#### Text section
↓↓↓

Aristotelous, the road leading west from the square, was the main Jewish commercial street and the site of the Salomon Alhadeff’s Sons Bank, one of the most powerful financial institutions in the Levant. At No. 32 on the Street of the Jewish Martyrs (which appears on maps as Pindarou), leading east from the square, is the jewelry shop of Anna Cohen.
From the Plateia Martyron Evreion, walk up Dosiadou. At the bend, where it becomes Symiou, stands Kahal Shalom Synagogue, the most important Jewish building in Rhodes.
Kahal Shalom Synagogue
All day, every day, Holocaust survivor Lucia Sulam sits in front of the synagogue, near the marble plaque with the family names of community members who were murdered by the Nazis. Built in 1577, the synagogue is one of the oldest in Europe. Eight massive columns support painted arches. The black-and-white stone mosaic floor is typical of old buildings in Rhodes. There is a central bima; two Arks frame a doorway to the courtyard. The synagogue is badly in need of restoration.
In 1999 Kahal Shalom was included on the list of 100 Most Endangered Sites by the World Monuments Fund, a New York-based nonprofit organization dedicated to preserving and protecting endangered works of historic art and architecture around the world. Open daily 10 to 5. Check with the Jewish community office regarding High Holy Day and Friday evening services.

↑↑↑

#### Given entries
↓↓↓

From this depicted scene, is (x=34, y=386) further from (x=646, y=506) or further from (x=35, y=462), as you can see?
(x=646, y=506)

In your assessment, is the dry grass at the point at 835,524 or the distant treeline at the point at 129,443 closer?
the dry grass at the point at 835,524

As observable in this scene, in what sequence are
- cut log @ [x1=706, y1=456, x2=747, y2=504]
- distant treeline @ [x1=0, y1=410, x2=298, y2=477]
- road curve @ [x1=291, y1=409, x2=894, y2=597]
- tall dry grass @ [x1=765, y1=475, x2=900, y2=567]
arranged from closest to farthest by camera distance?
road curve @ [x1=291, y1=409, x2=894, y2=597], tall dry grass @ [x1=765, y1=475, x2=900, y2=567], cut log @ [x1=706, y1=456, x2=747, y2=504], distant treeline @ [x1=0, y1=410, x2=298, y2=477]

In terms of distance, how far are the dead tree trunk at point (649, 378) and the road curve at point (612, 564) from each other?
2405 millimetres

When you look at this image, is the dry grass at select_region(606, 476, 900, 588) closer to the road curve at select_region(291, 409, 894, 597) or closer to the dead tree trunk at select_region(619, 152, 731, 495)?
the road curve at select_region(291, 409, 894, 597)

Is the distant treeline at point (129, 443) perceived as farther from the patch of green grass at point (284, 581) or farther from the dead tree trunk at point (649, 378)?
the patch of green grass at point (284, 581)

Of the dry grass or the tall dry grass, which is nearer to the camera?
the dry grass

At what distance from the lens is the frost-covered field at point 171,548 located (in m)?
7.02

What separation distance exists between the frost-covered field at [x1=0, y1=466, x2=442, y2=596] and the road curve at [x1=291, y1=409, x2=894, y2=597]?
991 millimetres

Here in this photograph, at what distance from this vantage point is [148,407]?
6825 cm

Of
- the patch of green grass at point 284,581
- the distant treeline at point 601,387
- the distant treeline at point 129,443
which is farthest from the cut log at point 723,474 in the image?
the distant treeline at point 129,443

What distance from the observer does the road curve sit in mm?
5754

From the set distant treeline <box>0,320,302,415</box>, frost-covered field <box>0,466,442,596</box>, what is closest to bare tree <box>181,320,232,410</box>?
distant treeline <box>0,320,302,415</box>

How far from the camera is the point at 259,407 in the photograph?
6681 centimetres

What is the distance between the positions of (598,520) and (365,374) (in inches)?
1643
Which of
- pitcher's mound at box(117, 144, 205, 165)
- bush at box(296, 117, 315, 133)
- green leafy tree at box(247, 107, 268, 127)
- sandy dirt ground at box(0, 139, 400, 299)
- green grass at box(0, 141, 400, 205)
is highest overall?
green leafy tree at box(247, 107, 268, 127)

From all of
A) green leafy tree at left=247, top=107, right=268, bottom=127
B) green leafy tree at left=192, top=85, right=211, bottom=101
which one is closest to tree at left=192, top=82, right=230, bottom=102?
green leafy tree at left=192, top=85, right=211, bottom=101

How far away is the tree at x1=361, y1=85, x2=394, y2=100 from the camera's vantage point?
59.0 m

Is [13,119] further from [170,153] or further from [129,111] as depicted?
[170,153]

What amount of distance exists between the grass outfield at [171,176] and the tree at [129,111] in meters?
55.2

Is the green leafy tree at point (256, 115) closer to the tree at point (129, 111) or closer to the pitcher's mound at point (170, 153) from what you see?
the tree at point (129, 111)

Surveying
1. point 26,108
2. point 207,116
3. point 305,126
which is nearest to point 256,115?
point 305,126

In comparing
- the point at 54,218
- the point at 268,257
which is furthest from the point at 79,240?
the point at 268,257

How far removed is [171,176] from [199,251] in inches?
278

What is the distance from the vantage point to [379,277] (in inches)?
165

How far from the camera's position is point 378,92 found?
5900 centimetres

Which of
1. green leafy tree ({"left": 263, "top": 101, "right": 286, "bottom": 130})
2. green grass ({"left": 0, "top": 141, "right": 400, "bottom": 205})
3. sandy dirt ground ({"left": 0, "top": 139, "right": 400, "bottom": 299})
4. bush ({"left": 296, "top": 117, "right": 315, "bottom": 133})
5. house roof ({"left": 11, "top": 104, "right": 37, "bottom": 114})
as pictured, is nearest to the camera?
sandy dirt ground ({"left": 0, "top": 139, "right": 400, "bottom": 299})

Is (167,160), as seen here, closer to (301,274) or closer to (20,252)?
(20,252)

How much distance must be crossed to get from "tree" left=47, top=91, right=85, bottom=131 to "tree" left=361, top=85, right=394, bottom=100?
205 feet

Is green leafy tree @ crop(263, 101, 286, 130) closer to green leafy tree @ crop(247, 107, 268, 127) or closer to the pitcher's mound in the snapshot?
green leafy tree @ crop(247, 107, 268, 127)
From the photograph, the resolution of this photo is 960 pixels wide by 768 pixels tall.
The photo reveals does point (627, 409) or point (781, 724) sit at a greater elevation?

↑↑↑

#### Work to be completed
Copy out the passage about the Jewish quarter of Rhodes and Kahal Shalom Synagogue, word for word from start to finish.

#### Full answer
Aristotelous, the road leading west from the square, was the main Jewish commercial street and the site of the Salomon Alhadeff’s Sons Bank, one of the most powerful financial institutions in the Levant. At No. 32 on the Street of the Jewish Martyrs (which appears on maps as Pindarou), leading east from the square, is the jewelry shop of Anna Cohen.
From the Plateia Martyron Evreion, walk up Dosiadou. At the bend, where it becomes Symiou, stands Kahal Shalom Synagogue, the most important Jewish building in Rhodes.
Kahal Shalom Synagogue
All day, every day, Holocaust survivor Lucia Sulam sits in front of the synagogue, near the marble plaque with the family names of community members who were murdered by the Nazis. Built in 1577, the synagogue is one of the oldest in Europe. Eight massive columns support painted arches. The black-and-white stone mosaic floor is typical of old buildings in Rhodes. There is a central bima; two Arks frame a doorway to the courtyard. The synagogue is badly in need of restoration.
In 1999 Kahal Shalom was included on the list of 100 Most Endangered Sites by the World Monuments Fund, a New York-based nonprofit organization dedicated to preserving and protecting endangered works of historic art and architecture around the world. Open daily 10 to 5. Check with the Jewish community office regarding High Holy Day and Friday evening services.